Tensions between the Philippines and China have worsened amid Chinese efforts to block Philippine resupply missions seeking to deliver food and other basic goods to a grounded ship at Second Thomas Shoal in the South China Sea.

“We do not know, but Chinese hackers might have installed malware in our Philippine Coast Guard (PCG) assets,” Ms. Hontiveros-Baraquel said in a statement in mixed English and Filipino.

“These recent cyber-intrusions threaten to compromise resupply missions to Ayungin shoal, the security of Philippine Armed Forces personnel stationed on the BRP Sierra Madre and the wider Philippine national interests in the West Philippine Sea,” she added.

China claims most of the South China Sea, parts of which are also claimed by the Philippines, Brunei, Malaysia, Taiwan, Vietnam and Indonesia. An international tribunal in 2016 voided China’s claim, which Beijing has rejected.

The Philippine Coast Guard on Monday said its website had not been hacked.

The Chinese Embassy in Manila denied that China was behind the hacking, saying speculations about its involvement were baseless and “highly irresponsible.”

“The Chinese government all along firmly opposes and cracks down on all forms of cyber-attacks in accordance with the law, allows no country or individual to engage in cyber-attacks and other illegal activities on Chinese soil or using Chinese infrastructure,” it in a statement.

“China calls on all countries to jointly safeguard cyber-security through dialogue and cooperation.”

A similar cyber-espionage operation targeted an unnamed Southeast Asian government earlier this year, Ms. Hontiveros-Baraquel said, citing a 2023 study by Palo Alto research firm Unit 42.

“The investigation we conducted revealed that what initially appeared as a single attack orchestrated by a solitary threat actor was not so simple,” Unit 42 said in the study. “It unfolded into a complex operation of multiple infiltrations carried out across three distinct clusters of activity.”

Also on Tuesday, Interior and Local Government Secretary Benjamin Abalos, Jr. said he would soon greenlight the creation of a cyber-crime training institute under the Philippine National Police’s Public Safety College.

“It already has a structure, with the Board of Trustees and all,” he told a palace news briefing after meeting with the President.

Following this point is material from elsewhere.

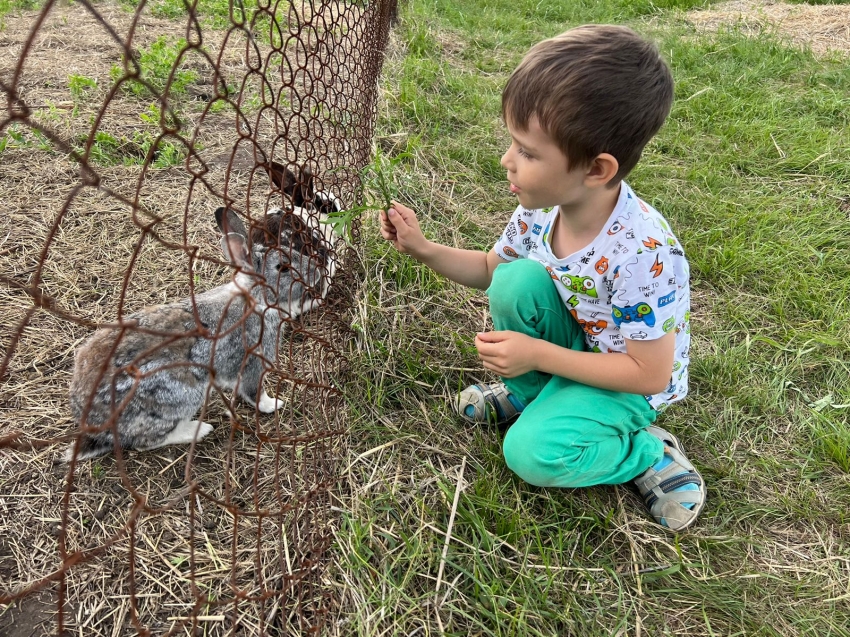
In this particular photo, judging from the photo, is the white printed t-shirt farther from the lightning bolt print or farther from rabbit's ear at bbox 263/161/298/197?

Only police personnel at the regional level are trained in cyber-crime, national police chief Benjamin C. Acorda, Jr. told the same briefing. “Although seemingly we have seen our crime statistics improve — it went down by 10% — there is a need for us to focus on cyber-crimes.”

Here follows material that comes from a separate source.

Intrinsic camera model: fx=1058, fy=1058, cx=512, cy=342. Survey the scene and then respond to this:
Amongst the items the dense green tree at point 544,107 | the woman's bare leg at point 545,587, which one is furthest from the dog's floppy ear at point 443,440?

Mr. Acorda said they have trained more than 400 officers in cyber-security. The President has ordered him to expand the training to include police stations at the local level using their 2024 budgets, he added.

The top cybercrimes in the country include swindling, with 15,000 cases in the past seven months from just 5,452 cases from December 2020 to June 2022, Mr. Acorda said.

The cost of cybercrimes to the global economy surpassed $8 trillion (P450 trillion) in 2022, according to Evolve Security, citing data from Statista. This likely increased to $11 trillion last year and could rise further to $20 trillion by 2026, it said.

Mr. Acorda said online scams are the most common cyber-crimes in the country.

The Philippines’ shopping scam rate hit 35.9%, the highest among 11 Asian countries surveyed, according to the 2023 Asia Scam report, which was based on data collected from 20,000 respondents.